De l’intérêt de diversifier ses activités (bovin viande, légumes plein champ, photovoltaïque)
On vient de le voir, les difficultés économiques peuvent être très grandes en élevage caprin, et c’est pourquoi à la ferme de Malatrait, l’accent a été mis (et encore plus ces dernières années) sur la diversification des activités.
C’est pourquoi à la ferme de Malatrait, les ateliers bovin viande ou légumes plein champ ont permis de passer la période difficile pour l’atelier caprin de façon moins chaotique, notamment car ils offrent de bien meilleures rémunérations et fonctionnent avec des modes de commercialisation différents.
En effet, là où le prix du lait avec LCBO varie seulement en fonction de la période (prix été – prix hiver), et que la livraison à une laiterie ne permet pas de récupérer une forte valeur ajoutée, en bovin viande le kilo est valorisé à 6€ ce qui permet des rentrées correctes de trésorerie, et en légumes plein champ, Laurent et Mickaël vendent leur production en direct et peuvent donc valoriser plus fortement tout en maîtrisant la commercialisation, donc en évitant des mauvaises surprises comme peuvent l’être les ruptures de contrat de la part d’un distributeur.
De même, sa centrale photovoltaïque de 50 kW installée sur le toit d’un de ses bâtiments lui apporte un complément de revenu. C’est grâce à cela que Laurent et Mickaël ont pu passer la période sans de trop gros soucis. Et c’est fort de cette expérience qu’ils envisagent d’accorder plus de place à ces ateliers dans leur système.
Enfin, Laurent insiste sur l’intérêt de l’AB comme gage de confiance pour les consommateurs.
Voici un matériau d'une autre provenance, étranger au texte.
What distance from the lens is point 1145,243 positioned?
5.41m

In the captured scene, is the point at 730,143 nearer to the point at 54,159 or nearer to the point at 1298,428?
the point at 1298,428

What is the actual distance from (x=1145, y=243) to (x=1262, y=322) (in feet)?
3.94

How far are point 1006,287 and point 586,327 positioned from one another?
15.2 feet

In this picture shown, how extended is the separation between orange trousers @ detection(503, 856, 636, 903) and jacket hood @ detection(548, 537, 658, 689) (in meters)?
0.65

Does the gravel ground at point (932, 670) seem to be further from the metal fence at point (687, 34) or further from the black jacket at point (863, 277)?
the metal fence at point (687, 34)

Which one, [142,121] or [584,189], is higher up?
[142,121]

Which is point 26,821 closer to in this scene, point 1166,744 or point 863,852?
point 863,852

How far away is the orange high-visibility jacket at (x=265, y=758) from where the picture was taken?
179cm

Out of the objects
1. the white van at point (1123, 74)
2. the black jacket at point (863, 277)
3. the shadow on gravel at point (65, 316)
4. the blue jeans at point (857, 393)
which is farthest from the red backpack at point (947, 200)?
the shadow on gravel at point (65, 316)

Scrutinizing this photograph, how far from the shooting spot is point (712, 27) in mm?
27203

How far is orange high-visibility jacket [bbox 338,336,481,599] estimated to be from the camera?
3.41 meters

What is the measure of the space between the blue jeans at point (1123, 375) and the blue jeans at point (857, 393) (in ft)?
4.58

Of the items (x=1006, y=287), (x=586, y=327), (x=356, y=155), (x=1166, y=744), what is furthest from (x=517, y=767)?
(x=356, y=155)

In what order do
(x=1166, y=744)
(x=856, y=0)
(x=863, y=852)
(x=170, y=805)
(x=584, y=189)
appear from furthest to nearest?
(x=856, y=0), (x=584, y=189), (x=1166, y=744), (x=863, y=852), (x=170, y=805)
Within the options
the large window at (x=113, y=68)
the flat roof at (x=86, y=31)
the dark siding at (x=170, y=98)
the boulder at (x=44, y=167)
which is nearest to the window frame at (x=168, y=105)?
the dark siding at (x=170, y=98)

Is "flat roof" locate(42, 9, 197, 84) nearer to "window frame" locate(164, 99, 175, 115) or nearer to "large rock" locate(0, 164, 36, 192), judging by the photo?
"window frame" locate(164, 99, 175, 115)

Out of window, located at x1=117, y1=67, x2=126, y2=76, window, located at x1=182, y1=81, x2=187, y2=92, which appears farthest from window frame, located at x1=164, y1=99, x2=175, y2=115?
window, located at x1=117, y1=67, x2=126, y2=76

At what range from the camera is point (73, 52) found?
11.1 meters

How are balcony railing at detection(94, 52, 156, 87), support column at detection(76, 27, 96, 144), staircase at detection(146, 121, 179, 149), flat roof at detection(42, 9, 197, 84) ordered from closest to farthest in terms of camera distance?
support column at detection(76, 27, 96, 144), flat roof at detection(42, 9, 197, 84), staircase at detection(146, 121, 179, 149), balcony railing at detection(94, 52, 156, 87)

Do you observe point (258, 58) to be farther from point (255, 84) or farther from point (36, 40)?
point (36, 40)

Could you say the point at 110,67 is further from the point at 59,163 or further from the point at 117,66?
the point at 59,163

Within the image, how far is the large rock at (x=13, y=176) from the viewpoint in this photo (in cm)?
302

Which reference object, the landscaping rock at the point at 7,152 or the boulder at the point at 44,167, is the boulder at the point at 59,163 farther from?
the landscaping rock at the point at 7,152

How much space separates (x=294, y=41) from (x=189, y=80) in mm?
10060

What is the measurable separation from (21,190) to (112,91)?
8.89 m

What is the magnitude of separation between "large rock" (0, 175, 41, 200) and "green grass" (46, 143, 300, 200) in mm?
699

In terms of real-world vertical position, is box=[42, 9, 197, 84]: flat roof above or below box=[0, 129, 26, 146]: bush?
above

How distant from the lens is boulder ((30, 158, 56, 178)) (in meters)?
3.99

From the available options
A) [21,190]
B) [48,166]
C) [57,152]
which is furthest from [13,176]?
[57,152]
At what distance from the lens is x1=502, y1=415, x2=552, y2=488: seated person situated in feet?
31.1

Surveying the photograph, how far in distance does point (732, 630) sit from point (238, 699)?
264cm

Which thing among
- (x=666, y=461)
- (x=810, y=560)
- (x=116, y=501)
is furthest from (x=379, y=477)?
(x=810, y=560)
Il aimerait que les pouvoirs publics insistent davantage là-dessus : « Nous en bio, on ne déguise pas des mots derrière nos pratiques, mais il n’y a pas assez d’énergie mise sur la communication ». Il a également tenu à rappeler que « c’est un investissement sur 10 ans, 20 ans… quand on achète un produit bio, il faut que les gouvernants et les citoyens comprennent ça » et « faut qu’on arrête de les tromper sur le HVE, sur le local ; on trompe trop le consommateur, est-ce que le local c’est de faire du cochon avec du soja OGM du Brésil ? Est-ce que c’est de manger des céréales au glyphosate ? ». Davantage de transparence donc, pour arrêter de tromper la société et permettre à la bio de se construire dans la durée, pour le bien de tous.